▶ **WORK TASK**: Reproduce every entry exactly, without alteration.

▶ **DATA**:
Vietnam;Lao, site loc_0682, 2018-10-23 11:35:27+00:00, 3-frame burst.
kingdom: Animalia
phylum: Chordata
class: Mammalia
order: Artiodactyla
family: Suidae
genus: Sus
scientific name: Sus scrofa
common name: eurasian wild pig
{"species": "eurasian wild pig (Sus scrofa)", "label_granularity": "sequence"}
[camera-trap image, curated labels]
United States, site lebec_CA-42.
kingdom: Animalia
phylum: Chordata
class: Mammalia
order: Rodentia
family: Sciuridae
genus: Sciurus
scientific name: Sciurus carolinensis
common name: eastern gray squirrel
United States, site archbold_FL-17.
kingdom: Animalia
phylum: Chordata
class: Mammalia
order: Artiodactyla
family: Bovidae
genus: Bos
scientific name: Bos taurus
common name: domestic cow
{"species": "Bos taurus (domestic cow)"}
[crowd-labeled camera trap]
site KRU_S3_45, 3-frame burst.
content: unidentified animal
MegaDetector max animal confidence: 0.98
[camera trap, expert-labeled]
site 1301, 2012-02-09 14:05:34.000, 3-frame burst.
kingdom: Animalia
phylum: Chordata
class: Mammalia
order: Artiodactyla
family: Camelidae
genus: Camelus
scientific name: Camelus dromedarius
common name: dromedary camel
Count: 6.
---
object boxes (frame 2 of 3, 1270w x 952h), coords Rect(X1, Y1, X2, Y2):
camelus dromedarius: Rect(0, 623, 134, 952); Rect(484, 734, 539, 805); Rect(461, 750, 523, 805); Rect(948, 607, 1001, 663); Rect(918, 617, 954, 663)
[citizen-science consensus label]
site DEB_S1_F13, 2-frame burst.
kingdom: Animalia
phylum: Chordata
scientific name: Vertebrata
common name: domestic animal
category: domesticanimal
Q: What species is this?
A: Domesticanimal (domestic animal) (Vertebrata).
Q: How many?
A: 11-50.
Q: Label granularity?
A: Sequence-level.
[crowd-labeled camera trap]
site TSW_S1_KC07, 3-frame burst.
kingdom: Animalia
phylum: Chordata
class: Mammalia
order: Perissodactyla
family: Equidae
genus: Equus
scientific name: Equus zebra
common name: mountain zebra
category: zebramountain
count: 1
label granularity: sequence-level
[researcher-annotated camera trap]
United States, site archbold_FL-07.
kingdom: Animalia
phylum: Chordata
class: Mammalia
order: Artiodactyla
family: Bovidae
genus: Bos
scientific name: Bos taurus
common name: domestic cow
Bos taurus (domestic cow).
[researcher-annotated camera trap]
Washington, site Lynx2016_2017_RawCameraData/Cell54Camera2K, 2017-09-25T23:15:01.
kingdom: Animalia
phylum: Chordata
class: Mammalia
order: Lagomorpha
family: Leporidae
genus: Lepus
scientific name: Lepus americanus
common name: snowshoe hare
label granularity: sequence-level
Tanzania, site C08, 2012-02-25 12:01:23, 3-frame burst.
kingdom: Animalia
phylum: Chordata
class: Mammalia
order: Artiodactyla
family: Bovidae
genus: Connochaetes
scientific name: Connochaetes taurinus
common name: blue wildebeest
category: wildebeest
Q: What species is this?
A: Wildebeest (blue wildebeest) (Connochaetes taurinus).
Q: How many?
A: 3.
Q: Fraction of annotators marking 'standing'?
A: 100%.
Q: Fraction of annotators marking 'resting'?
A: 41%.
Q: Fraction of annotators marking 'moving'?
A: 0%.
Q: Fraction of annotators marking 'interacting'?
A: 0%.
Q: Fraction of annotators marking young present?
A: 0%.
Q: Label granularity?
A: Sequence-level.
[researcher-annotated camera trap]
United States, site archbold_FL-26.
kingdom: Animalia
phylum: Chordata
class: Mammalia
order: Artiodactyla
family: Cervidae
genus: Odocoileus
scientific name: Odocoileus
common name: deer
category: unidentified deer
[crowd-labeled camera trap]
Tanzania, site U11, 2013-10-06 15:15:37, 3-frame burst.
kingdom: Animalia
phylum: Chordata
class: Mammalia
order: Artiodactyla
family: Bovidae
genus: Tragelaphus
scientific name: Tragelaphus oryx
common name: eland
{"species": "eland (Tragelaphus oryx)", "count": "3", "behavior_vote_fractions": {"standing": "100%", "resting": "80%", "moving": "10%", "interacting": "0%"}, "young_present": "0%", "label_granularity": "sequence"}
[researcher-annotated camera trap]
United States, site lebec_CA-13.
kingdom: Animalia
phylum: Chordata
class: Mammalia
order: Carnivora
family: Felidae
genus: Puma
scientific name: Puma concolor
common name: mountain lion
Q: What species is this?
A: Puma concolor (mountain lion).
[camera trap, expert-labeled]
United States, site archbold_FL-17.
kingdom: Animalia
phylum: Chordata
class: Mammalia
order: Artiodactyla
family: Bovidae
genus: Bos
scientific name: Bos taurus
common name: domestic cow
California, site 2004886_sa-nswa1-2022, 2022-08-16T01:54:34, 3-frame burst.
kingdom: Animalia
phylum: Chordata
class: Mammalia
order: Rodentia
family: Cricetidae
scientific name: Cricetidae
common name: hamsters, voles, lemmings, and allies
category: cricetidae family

▶ **FINAL ANSWER**:
Vietnam;Lao, site loc_0682, 2018-10-23 11:35:27+00:00, 3-frame burst.
kingdom: Animalia
phylum: Chordata
class: Mammalia
order: Artiodactyla
family: Suidae
genus: Sus
scientific name: Sus scrofa
common name: eurasian wild pig
{"species": "eurasian wild pig (Sus scrofa)", "label_granularity": "sequence"}
[camera-trap image, curated labels]
United States, site lebec_CA-42.
kingdom: Animalia
phylum: Chordata
class: Mammalia
order: Rodentia
family: Sciuridae
genus: Sciurus
scientific name: Sciurus carolinensis
common name: eastern gray squirrel
United States, site archbold_FL-17.
kingdom: Animalia
phylum: Chordata
class: Mammalia
order: Artiodactyla
family: Bovidae
genus: Bos
scientific name: Bos taurus
common name: domestic cow
{"species": "Bos taurus (domestic cow)"}
[crowd-labeled camera trap]
site KRU_S3_45, 3-frame burst.
content: unidentified animal
MegaDetector max animal confidence: 0.98
[camera trap, expert-labeled]
site 1301, 2012-02-09 14:05:34.000, 3-frame burst.
kingdom: Animalia
phylum: Chordata
class: Mammalia
order: Artiodactyla
family: Camelidae
genus: Camelus
scientific name: Camelus dromedarius
common name: dromedary camel
Count: 6.
---
object boxes (frame 2 of 3, 1270w x 952h), coords Rect(X1, Y1, X2, Y2):
camelus dromedarius: Rect(0, 623, 134, 952); Rect(484, 734, 539, 805); Rect(461, 750, 523, 805); Rect(948, 607, 1001, 663); Rect(918, 617, 954, 663)
[citizen-science consensus label]
site DEB_S1_F13, 2-frame burst.
kingdom: Animalia
phylum: Chordata
scientific name: Vertebrata
common name: domestic animal
category: domesticanimal
Q: What species is this?
A: Domesticanimal (domestic animal) (Vertebrata).
Q: How many?
A: 11-50.
Q: Label granularity?
A: Sequence-level.
[crowd-labeled camera trap]
site TSW_S1_KC07, 3-frame burst.
kingdom: Animalia
phylum: Chordata
class: Mammalia
order: Perissodactyla
family: Equidae
genus: Equus
scientific name: Equus zebra
common name: mountain zebra
category: zebramountain
count: 1
label granularity: sequence-level
[researcher-annotated camera trap]
United States, site archbold_FL-07.
kingdom: Animalia
phylum: Chordata
class: Mammalia
order: Artiodactyla
family: Bovidae
genus: Bos
scientific name: Bos taurus
common name: domestic cow
Bos taurus (domestic cow).
[researcher-annotated camera trap]
Washington, site Lynx2016_2017_RawCameraData/Cell54Camera2K, 2017-09-25T23:15:01.
kingdom: Animalia
phylum: Chordata
class: Mammalia
order: Lagomorpha
family: Leporidae
genus: Lepus
scientific name: Lepus americanus
common name: snowshoe hare
label granularity: sequence-level
Tanzania, site C08, 2012-02-25 12:01:23, 3-frame burst.
kingdom: Animalia
phylum: Chordata
class: Mammalia
order: Artiodactyla
family: Bovidae
genus: Connochaetes
scientific name: Connochaetes taurinus
common name: blue wildebeest
category: wildebeest
Q: What species is this?
A: Wildebeest (blue wildebeest) (Connochaetes taurinus).
Q: How many?
A: 3.
Q: Fraction of annotators marking 'standing'?
A: 100%.
Q: Fraction of annotators marking 'resting'?
A: 41%.
Q: Fraction of annotators marking 'moving'?
A: 0%.
Q: Fraction of annotators marking 'interacting'?
A: 0%.
Q: Fraction of annotators marking young present?
A: 0%.
Q: Label granularity?
A: Sequence-level.
[researcher-annotated camera trap]
United States, site archbold_FL-26.
kingdom: Animalia
phylum: Chordata
class: Mammalia
order: Artiodactyla
family: Cervidae
genus: Odocoileus
scientific name: Odocoileus
common name: deer
category: unidentified deer
[crowd-labeled camera trap]
Tanzania, site U11, 2013-10-06 15:15:37, 3-frame burst.
kingdom: Animalia
phylum: Chordata
class: Mammalia
order: Artiodactyla
family: Bovidae
genus: Tragelaphus
scientific name: Tragelaphus oryx
common name: eland
{"species": "eland (Tragelaphus oryx)", "count": "3", "behavior_vote_fractions": {"standing": "100%", "resting": "80%", "moving": "10%", "interacting": "0%"}, "young_present": "0%", "label_granularity": "sequence"}
[researcher-annotated camera trap]
United States, site lebec_CA-13.
kingdom: Animalia
phylum: Chordata
class: Mammalia
order: Carnivora
family: Felidae
genus: Puma
scientific name: Puma concolor
common name: mountain lion
Q: What species is this?
A: Puma concolor (mountain lion).
[camera trap, expert-labeled]
United States, site archbold_FL-17.
kingdom: Animalia
phylum: Chordata
class: Mammalia
order: Artiodactyla
family: Bovidae
genus: Bos
scientific name: Bos taurus
common name: domestic cow
California, site 2004886_sa-nswa1-2022, 2022-08-16T01:54:34, 3-frame burst.
kingdom: Animalia
phylum: Chordata
class: Mammalia
order: Rodentia
family: Cricetidae
scientific name: Cricetidae
common name: hamsters, voles, lemmings, and allies
category: cricetidae family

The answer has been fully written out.